Alguém pode indagar: então, o mundo funciona melhor pela direita? Talvez! Pelo menos na vida prática. Pois, basta olhar, atentamente, o entorno, para constatar que quase todas os utensílios foram concebidos para atender ao pessoal que tem o pleno domínio da mão direita. Parece que os direitistas enfrentam menos dificuldade para executar tarefas rotineiras, como abrir uma simples lata de milho verde. Quem é destro faz isso rapinho. Já o canhoto, coitado, leva uma eternidade. Pelo menos, no meu caso, isso parece algo impraticável, porque a posição do abridor de latas sempre fica ao contrário. Para facilitar à vida dos canhotos, agora, as latas de sardinha têm um lacre.
Nessa trajetória, enfrentei outras barreiras: desenhar, recortar, parafusar. Tocar violão nem pensar. Na escola, a coisa ficou séria porque minha letra me condenava. Era puro garrancho. Os professores me chamavam a atenção. Nunca consegui corrigi-la. Até que tentei. Tanto que usei caderno de caligrafia, mas não resolveu. Mudei de canetas e nada! À medida que o tempo passava, a escrita só piorava. Detalhe: no meu tempo de escola, quase não havia carteiras para canhotos. No começo, minha professorinha batia (de leve) com a régua na minha mão esquerda, para que eu abandonasse “aquele mau vício”. Pelo jeito, esse método pedagógico não deu muito certo. Desse drama, o que tranquiliza é o fato de saber que não estou sozinho nessa bravata. Afinal, há lista enorme de canhotos famosos, entre eles, o gênio Leonardo da Vinci.
É mister destacar que o domínio de mão (esquerda ou direita) passa longe de questões ideológicas. Ou seja, esse tema não tem raiz na política. Aliás, ser destro ou canhoto independe de questões partidárias. Até porque uma pessoa pode ser um canhoto convicto e simplesmente votar na direita ou vice-versa. Uma dúvida persiste: quais fatores determinam essa escolha? Essa questão interessa muito à educação. Pois, é na escola, quando a criança começa o letramento, que isso se evidencia. No começo, os aluninhos escrevem com as duas mãos. Depois, fazem a opção de mão. Os pais devem encarar esse processo com naturalidade.
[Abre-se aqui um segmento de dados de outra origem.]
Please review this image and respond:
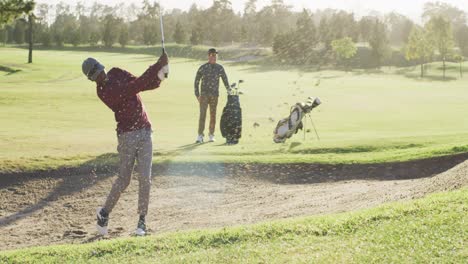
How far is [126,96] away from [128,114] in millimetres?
325

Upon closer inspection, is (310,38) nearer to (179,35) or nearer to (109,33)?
(179,35)

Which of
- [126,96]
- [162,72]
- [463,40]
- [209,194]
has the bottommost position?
[209,194]

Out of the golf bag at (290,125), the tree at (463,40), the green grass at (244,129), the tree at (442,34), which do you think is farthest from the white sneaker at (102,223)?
the tree at (463,40)

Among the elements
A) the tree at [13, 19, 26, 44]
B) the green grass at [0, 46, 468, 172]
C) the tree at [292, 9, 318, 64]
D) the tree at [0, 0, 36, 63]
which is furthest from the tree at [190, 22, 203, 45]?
the tree at [0, 0, 36, 63]

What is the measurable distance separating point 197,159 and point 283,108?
737 inches

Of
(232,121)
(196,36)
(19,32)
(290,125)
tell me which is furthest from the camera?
(196,36)

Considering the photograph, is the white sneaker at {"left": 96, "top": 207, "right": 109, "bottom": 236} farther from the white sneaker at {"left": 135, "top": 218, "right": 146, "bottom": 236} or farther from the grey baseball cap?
the grey baseball cap

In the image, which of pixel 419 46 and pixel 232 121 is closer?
pixel 232 121

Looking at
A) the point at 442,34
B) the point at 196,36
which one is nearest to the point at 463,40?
the point at 442,34

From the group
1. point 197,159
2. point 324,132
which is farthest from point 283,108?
point 197,159

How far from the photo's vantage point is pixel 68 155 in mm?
15477

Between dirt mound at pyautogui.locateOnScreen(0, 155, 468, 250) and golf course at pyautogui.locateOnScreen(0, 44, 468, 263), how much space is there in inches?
1.3

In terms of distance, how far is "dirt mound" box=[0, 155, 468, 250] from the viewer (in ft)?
33.7

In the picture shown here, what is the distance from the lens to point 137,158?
9.66 metres
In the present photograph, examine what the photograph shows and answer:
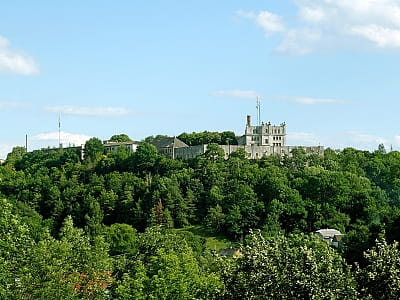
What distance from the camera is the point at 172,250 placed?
1705 inches

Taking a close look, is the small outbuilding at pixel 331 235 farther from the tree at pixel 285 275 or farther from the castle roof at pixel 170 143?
the tree at pixel 285 275

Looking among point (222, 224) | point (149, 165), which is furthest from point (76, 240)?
point (149, 165)

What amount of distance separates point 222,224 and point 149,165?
27.6 m

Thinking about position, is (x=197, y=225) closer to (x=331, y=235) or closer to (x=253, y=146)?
(x=331, y=235)

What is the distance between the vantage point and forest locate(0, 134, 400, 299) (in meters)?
21.5

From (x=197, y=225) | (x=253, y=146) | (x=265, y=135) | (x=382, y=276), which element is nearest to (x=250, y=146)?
(x=253, y=146)

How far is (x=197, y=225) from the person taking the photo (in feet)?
304

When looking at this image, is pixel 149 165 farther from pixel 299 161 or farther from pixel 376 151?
pixel 376 151

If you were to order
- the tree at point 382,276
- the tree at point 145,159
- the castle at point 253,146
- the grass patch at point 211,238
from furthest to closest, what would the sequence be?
the castle at point 253,146
the tree at point 145,159
the grass patch at point 211,238
the tree at point 382,276

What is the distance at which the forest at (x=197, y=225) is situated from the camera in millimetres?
21500

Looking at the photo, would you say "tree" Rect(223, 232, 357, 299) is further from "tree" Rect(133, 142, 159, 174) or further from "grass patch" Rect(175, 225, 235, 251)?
"tree" Rect(133, 142, 159, 174)

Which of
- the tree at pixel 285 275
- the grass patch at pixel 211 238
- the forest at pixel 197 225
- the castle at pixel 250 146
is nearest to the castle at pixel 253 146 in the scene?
the castle at pixel 250 146

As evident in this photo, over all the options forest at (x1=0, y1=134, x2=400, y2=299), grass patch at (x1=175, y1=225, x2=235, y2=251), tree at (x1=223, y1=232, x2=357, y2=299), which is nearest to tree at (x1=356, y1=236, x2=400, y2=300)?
forest at (x1=0, y1=134, x2=400, y2=299)

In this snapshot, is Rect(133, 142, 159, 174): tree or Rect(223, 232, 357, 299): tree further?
Rect(133, 142, 159, 174): tree
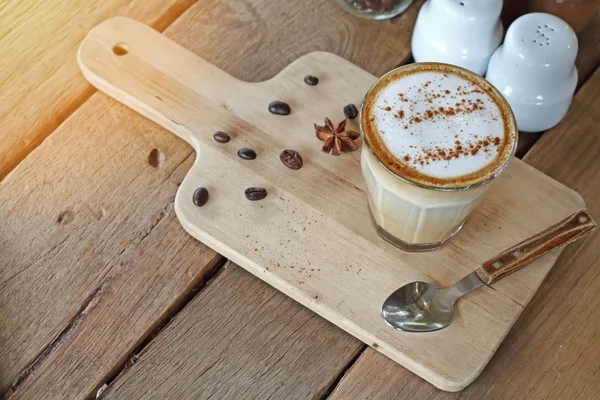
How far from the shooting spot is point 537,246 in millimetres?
1143

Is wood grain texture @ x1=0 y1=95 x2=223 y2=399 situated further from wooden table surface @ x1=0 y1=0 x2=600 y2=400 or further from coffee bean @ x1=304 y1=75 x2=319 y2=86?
coffee bean @ x1=304 y1=75 x2=319 y2=86

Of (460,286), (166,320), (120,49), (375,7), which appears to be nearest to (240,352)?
(166,320)

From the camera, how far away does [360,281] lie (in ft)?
3.70

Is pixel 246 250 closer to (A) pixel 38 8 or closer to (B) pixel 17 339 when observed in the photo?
(B) pixel 17 339

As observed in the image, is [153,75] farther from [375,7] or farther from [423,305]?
[423,305]

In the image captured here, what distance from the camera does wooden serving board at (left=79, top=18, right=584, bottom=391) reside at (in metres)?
1.10

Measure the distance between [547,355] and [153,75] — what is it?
87 cm

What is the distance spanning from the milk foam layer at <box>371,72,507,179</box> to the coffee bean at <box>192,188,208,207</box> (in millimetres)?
324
Por sorte, há muitos avanços nessa área, tanto que os cientistas comprovaram algo que já era notório: o domínio da mão, seja direita ou esquerda, é uma ação determinada pelo cérebro, desencadeada por fatores genéticos. Além disso, o lado direito controla a mão esquerda, e o esquerdo a mão direita. Por isso, os psicopedagogos são unânimes em afirmar que é totalmente traumático tentar forçar uma a criança canhota a escrever com a mão direita. Ou vice-versa. Não existe treinamento algum que a faça mudar. Bom domingo!
João Alvarenga é professor de redação.